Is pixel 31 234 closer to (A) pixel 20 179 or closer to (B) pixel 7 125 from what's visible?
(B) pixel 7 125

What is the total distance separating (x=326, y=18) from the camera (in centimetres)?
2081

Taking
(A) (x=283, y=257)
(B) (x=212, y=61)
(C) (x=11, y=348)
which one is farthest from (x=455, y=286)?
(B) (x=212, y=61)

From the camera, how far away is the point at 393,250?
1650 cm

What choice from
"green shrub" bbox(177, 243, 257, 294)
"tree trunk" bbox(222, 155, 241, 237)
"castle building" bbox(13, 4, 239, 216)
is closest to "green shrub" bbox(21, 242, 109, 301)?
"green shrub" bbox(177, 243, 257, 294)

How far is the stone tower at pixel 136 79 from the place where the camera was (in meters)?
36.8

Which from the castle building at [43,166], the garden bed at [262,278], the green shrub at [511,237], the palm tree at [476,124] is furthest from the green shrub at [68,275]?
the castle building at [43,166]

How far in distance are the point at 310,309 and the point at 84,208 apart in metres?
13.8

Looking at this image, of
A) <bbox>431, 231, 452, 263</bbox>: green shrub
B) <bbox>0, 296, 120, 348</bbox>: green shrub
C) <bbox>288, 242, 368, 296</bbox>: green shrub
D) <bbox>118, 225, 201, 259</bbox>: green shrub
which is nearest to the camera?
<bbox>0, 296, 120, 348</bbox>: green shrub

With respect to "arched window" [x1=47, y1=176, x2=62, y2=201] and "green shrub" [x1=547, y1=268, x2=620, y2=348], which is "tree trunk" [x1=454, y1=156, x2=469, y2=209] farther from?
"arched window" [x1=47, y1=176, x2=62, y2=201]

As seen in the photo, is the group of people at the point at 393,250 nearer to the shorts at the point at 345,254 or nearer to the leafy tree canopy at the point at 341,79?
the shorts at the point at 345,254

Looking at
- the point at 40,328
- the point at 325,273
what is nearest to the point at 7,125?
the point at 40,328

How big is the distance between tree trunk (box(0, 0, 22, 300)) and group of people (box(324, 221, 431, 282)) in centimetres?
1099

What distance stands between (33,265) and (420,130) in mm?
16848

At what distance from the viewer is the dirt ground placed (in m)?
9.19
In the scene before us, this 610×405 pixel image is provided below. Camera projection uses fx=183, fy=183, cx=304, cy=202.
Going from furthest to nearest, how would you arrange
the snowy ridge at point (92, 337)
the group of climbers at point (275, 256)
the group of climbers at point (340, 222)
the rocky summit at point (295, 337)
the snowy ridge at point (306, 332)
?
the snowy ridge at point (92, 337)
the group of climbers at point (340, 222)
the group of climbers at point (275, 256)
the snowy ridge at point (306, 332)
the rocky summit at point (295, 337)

-.-.-

Goal: Output the whole listing above again, word for word.

Output of the task:
Is pixel 31 234 closer to (A) pixel 20 179 or closer to (B) pixel 7 125 from what's visible?
(B) pixel 7 125

What is the total distance separating (x=326, y=18) from the camera (in centimetres)?
2081

Taking
(A) (x=283, y=257)
(B) (x=212, y=61)
(C) (x=11, y=348)
which one is farthest from (x=455, y=286)?
(B) (x=212, y=61)

From the camera, how far away is the point at 393,250?
1650 cm

What choice from
"green shrub" bbox(177, 243, 257, 294)
"tree trunk" bbox(222, 155, 241, 237)
"castle building" bbox(13, 4, 239, 216)
is closest to "green shrub" bbox(21, 242, 109, 301)?
"green shrub" bbox(177, 243, 257, 294)

How far is the stone tower at pixel 136 79 from the place where the camera was (in meters)?
36.8

Which from the castle building at [43,166], the garden bed at [262,278], the green shrub at [511,237], the palm tree at [476,124] is furthest from the green shrub at [68,275]?
the castle building at [43,166]

How far in distance are the point at 310,309 and the point at 84,208 apart in metres?
13.8

Looking at this image, of
A) <bbox>431, 231, 452, 263</bbox>: green shrub
B) <bbox>0, 296, 120, 348</bbox>: green shrub
C) <bbox>288, 242, 368, 296</bbox>: green shrub
D) <bbox>118, 225, 201, 259</bbox>: green shrub
which is nearest to the camera?
<bbox>0, 296, 120, 348</bbox>: green shrub

With respect to "arched window" [x1=47, y1=176, x2=62, y2=201] and "green shrub" [x1=547, y1=268, x2=620, y2=348], which is "tree trunk" [x1=454, y1=156, x2=469, y2=209] farther from?
"arched window" [x1=47, y1=176, x2=62, y2=201]

As seen in the photo, is the group of people at the point at 393,250 nearer to the shorts at the point at 345,254 or nearer to the leafy tree canopy at the point at 341,79?
the shorts at the point at 345,254

Looking at
- the point at 40,328
- the point at 325,273
what is nearest to the point at 7,125?
the point at 40,328

How big is the distance between tree trunk (box(0, 0, 22, 300)) and group of people (box(324, 221, 431, 282)) in centimetres?
1099

What distance stands between (33,265) and (420,130) in mm?
16848

At what distance from the viewer is the dirt ground placed (in m)?
9.19
In the scene before us, this 610×405 pixel image is provided below. Camera projection uses fx=183, fy=183, cx=304, cy=202.
Going from furthest to nearest, how would you arrange
the snowy ridge at point (92, 337)
the group of climbers at point (275, 256)
the group of climbers at point (340, 222)
the rocky summit at point (295, 337)
the snowy ridge at point (306, 332)
?
the snowy ridge at point (92, 337)
the group of climbers at point (340, 222)
the group of climbers at point (275, 256)
the snowy ridge at point (306, 332)
the rocky summit at point (295, 337)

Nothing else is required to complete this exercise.